Gość radia Opole mówił też, że poziom wody na zalanych terenach gminy Branice był pół metra wyższy niż w 97 roku i w mieszkaniach było od pół metra do półtorej metra wody. Mocno zalanych zostało 75 domów, łącznie woda pojawiła się na 100 posesjach. Są także straty w infrastrukturze i inne pilne wydatki.

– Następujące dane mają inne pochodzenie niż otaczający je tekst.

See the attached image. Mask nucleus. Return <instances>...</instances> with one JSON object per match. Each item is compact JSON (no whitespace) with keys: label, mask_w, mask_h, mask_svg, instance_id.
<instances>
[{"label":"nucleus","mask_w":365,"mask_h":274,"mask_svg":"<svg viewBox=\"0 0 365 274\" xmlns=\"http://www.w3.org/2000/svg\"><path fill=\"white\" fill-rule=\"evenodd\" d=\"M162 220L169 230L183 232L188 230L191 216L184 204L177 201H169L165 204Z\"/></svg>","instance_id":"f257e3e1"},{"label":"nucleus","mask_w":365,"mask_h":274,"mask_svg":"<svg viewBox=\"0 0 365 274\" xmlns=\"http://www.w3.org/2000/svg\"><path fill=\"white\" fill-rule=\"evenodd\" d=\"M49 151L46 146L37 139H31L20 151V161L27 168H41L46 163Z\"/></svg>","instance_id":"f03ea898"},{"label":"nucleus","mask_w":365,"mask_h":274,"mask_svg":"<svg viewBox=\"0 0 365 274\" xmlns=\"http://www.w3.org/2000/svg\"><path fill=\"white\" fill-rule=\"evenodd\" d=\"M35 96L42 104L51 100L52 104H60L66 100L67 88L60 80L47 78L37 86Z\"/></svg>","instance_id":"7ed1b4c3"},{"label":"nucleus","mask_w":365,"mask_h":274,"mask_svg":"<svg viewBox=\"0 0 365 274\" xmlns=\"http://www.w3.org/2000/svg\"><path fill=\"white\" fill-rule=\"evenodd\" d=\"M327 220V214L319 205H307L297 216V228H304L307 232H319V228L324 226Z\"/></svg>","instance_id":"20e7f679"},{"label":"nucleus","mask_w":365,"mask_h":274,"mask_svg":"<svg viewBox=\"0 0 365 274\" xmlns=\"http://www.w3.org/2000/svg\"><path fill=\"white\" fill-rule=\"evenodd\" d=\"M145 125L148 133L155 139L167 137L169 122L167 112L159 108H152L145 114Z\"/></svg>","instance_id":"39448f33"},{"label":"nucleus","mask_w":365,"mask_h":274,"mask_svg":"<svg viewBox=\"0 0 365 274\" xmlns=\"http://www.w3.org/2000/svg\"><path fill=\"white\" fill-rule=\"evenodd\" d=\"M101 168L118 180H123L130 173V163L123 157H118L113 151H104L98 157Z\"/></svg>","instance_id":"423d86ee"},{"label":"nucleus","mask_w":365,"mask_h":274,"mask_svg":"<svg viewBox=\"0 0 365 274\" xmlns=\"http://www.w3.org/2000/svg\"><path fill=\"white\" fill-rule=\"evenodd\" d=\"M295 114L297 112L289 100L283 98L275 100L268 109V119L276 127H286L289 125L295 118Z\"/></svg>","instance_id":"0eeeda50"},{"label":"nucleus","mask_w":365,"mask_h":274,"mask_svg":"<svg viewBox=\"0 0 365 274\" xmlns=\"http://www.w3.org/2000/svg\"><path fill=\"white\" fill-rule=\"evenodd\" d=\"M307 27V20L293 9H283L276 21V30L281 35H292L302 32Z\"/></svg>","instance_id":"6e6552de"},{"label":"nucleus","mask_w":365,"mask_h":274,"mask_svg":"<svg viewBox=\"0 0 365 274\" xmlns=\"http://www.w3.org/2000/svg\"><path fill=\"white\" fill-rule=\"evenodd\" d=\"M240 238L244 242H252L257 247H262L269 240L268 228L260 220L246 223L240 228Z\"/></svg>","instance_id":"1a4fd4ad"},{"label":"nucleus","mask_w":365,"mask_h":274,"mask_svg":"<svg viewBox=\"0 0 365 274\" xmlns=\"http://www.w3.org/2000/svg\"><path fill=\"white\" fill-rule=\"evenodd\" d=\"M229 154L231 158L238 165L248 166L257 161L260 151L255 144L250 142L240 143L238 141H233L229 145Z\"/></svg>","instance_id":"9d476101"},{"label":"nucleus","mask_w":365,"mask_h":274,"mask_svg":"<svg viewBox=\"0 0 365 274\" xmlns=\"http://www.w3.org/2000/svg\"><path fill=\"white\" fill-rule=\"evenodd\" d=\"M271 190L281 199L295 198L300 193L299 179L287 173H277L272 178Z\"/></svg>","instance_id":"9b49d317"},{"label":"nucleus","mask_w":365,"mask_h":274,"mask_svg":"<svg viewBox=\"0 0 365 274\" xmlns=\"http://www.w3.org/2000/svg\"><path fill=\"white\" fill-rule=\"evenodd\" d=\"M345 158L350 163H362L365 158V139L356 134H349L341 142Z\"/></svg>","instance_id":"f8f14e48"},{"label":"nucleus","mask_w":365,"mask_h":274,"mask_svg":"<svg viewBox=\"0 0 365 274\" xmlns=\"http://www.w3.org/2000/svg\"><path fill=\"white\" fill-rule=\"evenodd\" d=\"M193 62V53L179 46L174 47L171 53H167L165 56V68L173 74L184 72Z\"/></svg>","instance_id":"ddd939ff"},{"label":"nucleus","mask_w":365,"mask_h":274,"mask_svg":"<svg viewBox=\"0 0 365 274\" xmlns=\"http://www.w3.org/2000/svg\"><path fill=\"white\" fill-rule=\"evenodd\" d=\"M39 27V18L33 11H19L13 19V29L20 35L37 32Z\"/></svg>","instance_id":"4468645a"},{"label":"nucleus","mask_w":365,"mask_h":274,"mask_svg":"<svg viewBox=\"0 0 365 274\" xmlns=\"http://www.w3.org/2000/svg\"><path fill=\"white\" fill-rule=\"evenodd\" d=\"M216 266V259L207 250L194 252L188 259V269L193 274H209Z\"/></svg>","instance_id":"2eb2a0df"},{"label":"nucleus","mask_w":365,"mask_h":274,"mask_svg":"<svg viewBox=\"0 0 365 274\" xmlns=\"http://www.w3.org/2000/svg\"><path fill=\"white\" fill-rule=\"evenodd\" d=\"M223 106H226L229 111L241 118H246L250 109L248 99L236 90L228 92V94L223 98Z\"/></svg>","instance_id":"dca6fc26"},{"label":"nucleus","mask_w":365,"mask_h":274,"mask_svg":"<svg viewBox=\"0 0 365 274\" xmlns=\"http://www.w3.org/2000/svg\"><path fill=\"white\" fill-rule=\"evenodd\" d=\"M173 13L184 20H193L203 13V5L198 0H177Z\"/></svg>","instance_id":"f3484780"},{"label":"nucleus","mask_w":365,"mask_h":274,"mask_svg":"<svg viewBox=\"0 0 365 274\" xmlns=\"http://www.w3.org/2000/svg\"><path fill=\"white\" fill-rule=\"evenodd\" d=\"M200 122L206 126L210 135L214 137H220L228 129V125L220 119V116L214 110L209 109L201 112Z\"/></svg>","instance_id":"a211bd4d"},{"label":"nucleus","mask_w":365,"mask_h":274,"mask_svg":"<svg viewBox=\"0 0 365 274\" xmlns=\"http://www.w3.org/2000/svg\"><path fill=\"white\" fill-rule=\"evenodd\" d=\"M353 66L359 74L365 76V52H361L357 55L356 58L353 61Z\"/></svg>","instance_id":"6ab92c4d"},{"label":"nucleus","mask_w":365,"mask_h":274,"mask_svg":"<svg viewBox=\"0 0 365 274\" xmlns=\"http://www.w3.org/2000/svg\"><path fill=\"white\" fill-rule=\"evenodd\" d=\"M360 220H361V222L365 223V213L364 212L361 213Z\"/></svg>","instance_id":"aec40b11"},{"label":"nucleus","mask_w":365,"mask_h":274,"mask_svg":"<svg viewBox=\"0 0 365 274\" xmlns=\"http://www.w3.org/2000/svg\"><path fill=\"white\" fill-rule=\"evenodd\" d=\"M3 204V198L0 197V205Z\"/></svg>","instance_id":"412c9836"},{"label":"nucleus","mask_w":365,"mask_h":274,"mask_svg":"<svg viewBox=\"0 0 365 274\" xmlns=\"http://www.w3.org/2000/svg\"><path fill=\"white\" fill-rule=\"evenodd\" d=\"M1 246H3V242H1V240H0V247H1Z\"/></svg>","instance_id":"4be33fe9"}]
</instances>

-Na ten moment samo oczyszczenie miejscowości z tych śmieci popowodziowych to jest kwota prawie 400 tysięcy złotych i to nie jest koniec. To są dopiero pierwsze faktury, które do nas wpływają. Straty w drogach też, które woda podmyła, drogi, chodniki, infrastruktura wodno-kanalizacyjna, my w dalszym ciągu w Branicach nie mamy pierwotnego źródła zasilania wodociągów. Musieliśmy korzystać z takiego awaryjnego wodociągu i część blokowisk w gminie Branice tej wody po prostu nie ma, z tego względu, że jest bardzo słabe ciśnienie. Czekamy na uruchomienie powtórne właśnie naszego Branickiego wodociągu.
Odnosząc się do szacunków strat wójt Baca powiedział:
- Razem z mostami, które nie w całości są naszą własnością, ale też powiatu i strony czeskiej, jak mówiłem, to jest kilkadziesiąt milionów złotych.
Przy budżecie gminy rocznym w wysokości 35-40 milionów, wliczając w to środki zewnętrzne.